Iris Bloom, an organizer of Shale Gas Outrage and founder of Protecting Our Waters, says she’s excited to have McKibben on board, especially given what she read about the advance of global warming in Rolling Stone.

Todd Vachon / WHYY/Newsworks

Natural gas drilling protestors rally outside the Pennsylvania Convention Center in Philadelphia, September, 2011.

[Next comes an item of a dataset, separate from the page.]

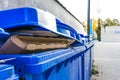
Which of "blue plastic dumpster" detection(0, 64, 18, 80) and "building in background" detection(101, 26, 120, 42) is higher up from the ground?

“There is no ‘meantime,’ says Bloom. “You hear the industry say ‘yeah, global warming is coming, but in the meantime, we’re fracking.’ What we’re saying is it’s time to cut emissions now.”
Of course, industry representatives, and some scientists would disagree, saying that natural gas burns cleaner than coal, and therefore is helping to reduce greenhouse gas emissions. But on the other side of that argument are another group of scientists and environmentalists who say that the entire gas drilling process creates harmful emissions that may be worse, if not the same, as coal.
On the Insight side, speakers include Gov. Tom Corbett, and former Nightline anchorman, Ted Koppel will be moderating a panel. Koppel now works as a news analyst for several networks, including NPR.